• _GOAL OF THE EXERCISE_
In your reply, reproduce every line of the data without any alteration.

[Start of section]

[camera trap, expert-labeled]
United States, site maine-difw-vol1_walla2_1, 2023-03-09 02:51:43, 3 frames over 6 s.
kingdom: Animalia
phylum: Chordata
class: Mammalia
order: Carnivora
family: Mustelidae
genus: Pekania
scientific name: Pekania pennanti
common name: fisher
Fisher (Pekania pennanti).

[End of section]

• _TASK ANSWER_
[camera trap, expert-labeled]
United States, site maine-difw-vol1_walla2_1, 2023-03-09 02:51:43, 3 frames over 6 s.
kingdom: Animalia
phylum: Chordata
class: Mammalia
order: Carnivora
family: Mustelidae
genus: Pekania
scientific name: Pekania pennanti
common name: fisher
Fisher (Pekania pennanti).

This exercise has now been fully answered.